Generally, network service providers may sail into “safe harbor” if they properly follow the notice-and-takedown procedures and do not violate the red flag principle as well. Firstly, subject to Article 1195 of the Civil Code and Article 15 of the Regulations on Protection of Information Network Transmission Right, upon notices from right holders, network service providers are obliged to take necessary measures, including but not limited to deleting, shielding and breaking hyperlinks against the content in question. Secondly, according to Article 1197 of the Civil Code, if a network service provider has or should have knowledge of the fact that its user used its services to infringe on others’ rights and interests but fails to take the necessary measures accordingly, it will be held liable jointly and severally with the content provider. Therefore, the NFT platform as a new kind of network service provider is obliged to follow the notice-and-takedown rules as well as to take requisite measures against content with “red flags.”

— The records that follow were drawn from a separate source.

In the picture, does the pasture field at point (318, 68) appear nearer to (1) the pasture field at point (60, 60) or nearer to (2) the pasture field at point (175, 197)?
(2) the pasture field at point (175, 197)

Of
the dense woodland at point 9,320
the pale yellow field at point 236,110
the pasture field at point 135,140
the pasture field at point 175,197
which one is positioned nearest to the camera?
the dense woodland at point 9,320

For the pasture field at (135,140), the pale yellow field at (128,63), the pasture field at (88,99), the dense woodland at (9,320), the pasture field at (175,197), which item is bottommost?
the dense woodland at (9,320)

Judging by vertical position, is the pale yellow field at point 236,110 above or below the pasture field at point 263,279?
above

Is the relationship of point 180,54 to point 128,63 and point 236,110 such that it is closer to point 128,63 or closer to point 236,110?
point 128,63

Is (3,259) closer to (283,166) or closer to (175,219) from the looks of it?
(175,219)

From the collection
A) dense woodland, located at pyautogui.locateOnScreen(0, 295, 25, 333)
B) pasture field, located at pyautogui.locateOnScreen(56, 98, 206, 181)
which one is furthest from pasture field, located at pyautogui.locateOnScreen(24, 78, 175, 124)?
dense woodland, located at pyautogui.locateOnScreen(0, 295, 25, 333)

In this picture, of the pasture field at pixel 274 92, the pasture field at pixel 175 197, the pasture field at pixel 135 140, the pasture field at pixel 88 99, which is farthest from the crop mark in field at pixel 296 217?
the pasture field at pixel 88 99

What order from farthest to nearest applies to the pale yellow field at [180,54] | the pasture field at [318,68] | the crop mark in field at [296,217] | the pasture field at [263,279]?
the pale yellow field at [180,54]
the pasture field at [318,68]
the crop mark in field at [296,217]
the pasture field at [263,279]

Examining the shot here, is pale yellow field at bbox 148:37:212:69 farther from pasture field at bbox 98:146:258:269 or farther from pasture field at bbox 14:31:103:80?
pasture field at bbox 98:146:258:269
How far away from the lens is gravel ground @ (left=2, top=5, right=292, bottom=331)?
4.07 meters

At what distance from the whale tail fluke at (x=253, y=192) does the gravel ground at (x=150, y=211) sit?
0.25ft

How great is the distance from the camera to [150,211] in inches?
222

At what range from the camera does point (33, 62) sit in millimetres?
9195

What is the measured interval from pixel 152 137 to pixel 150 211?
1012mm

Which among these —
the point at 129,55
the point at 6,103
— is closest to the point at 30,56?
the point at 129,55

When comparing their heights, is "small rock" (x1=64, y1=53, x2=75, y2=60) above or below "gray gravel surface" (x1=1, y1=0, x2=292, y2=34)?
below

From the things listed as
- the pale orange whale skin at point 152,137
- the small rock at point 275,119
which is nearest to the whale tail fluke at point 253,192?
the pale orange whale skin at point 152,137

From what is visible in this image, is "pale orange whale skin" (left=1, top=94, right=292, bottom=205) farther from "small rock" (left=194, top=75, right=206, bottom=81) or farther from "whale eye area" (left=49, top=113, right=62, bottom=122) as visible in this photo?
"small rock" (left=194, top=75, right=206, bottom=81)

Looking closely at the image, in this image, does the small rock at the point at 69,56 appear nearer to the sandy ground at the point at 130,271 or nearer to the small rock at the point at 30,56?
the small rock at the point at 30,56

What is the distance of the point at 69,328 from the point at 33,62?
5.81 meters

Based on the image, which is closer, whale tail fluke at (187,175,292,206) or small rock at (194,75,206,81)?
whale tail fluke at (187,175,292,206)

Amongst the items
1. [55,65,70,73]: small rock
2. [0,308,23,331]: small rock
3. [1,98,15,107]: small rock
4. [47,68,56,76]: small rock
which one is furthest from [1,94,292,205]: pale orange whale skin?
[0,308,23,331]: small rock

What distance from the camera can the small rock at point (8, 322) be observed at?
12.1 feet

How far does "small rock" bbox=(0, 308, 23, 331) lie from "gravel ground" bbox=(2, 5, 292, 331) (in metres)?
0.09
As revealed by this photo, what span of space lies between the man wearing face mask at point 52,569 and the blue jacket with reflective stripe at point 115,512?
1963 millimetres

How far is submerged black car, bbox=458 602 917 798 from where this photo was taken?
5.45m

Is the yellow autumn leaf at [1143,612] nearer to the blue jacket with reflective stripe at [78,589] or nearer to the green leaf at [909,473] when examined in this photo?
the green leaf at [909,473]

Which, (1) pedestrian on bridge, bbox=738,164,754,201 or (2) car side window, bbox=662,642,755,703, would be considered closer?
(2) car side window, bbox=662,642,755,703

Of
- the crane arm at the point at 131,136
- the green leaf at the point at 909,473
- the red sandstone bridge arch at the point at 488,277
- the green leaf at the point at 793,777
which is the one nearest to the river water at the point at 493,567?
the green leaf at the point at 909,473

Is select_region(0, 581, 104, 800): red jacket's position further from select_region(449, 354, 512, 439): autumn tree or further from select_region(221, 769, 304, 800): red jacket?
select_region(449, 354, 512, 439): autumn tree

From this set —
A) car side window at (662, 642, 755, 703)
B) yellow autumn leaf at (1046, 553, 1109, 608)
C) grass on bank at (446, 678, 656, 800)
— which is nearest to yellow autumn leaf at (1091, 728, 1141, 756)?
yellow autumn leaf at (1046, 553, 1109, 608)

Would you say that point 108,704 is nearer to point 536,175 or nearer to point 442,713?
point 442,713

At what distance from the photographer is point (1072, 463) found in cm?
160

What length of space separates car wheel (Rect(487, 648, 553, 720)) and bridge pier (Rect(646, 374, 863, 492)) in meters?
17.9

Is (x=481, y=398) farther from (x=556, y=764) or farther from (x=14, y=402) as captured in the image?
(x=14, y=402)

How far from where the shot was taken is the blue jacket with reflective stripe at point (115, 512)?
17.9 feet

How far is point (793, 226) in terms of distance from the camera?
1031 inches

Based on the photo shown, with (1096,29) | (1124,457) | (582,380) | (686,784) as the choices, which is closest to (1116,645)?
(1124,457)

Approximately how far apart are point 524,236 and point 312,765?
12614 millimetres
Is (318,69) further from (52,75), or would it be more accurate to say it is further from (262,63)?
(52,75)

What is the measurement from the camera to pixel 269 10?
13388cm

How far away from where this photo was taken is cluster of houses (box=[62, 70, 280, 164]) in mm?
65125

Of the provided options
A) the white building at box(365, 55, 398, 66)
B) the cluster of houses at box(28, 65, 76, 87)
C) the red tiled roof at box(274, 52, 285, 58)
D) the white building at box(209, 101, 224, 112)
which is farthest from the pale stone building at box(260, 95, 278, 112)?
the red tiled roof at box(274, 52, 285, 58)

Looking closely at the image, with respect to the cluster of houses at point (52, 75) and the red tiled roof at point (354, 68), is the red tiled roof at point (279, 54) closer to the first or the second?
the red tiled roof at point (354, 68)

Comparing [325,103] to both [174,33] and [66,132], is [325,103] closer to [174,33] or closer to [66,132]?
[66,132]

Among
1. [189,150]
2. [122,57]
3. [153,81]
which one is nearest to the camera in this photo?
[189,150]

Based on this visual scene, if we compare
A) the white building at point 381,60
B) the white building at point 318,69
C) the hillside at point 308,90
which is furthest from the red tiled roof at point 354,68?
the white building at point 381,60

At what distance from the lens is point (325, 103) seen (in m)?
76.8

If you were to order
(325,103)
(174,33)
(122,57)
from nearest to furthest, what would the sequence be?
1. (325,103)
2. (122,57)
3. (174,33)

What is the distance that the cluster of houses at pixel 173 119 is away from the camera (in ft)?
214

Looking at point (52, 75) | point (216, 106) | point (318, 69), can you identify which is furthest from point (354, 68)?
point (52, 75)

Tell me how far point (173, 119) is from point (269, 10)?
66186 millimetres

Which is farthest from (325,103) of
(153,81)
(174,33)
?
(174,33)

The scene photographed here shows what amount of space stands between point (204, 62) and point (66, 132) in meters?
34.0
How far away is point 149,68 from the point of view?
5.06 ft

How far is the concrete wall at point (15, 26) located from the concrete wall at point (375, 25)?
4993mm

However, in this case, though the NFT platform fulfills the requirements of the safe harbor principle by sending the infringing NFT address to a “black hole protocol,” which swallows all tokens sent to it irrevocably, the court found that the NFT platform shall bear a stricter duty of care when reviewing copyright ownership documents submitted by users before making the NFTs by establishing a comprehensive and more specific review mechanism.

This conclusion is reasonable to some extent, based on the differences between NFT platforms and other online platforms. Unlike an online platform that simply hosts content, NFT platform also provides a virtual place for users to trade content. Therefore, legitimate content source is essential for operating an NFT business. Moreover, the NFT platform, unlike a traditional e-commerce platform that merely offers a place for trading, is involved in the essential steps of the whole process because it offers the technology for producing an NFT and automatically drafts smart contracts for every sale. More importantly, the NFT platform earns profits from providing those services.

On the other hand, the heavier liability imposed on NFT platforms may further impede the development of NFTs, considering that the de-financialization policy has already decelerated NFT growth in China. But it is still uncertain whether this judgment will be the final one in this case. We will continue to monitor it and look forward to more legal practice in this field.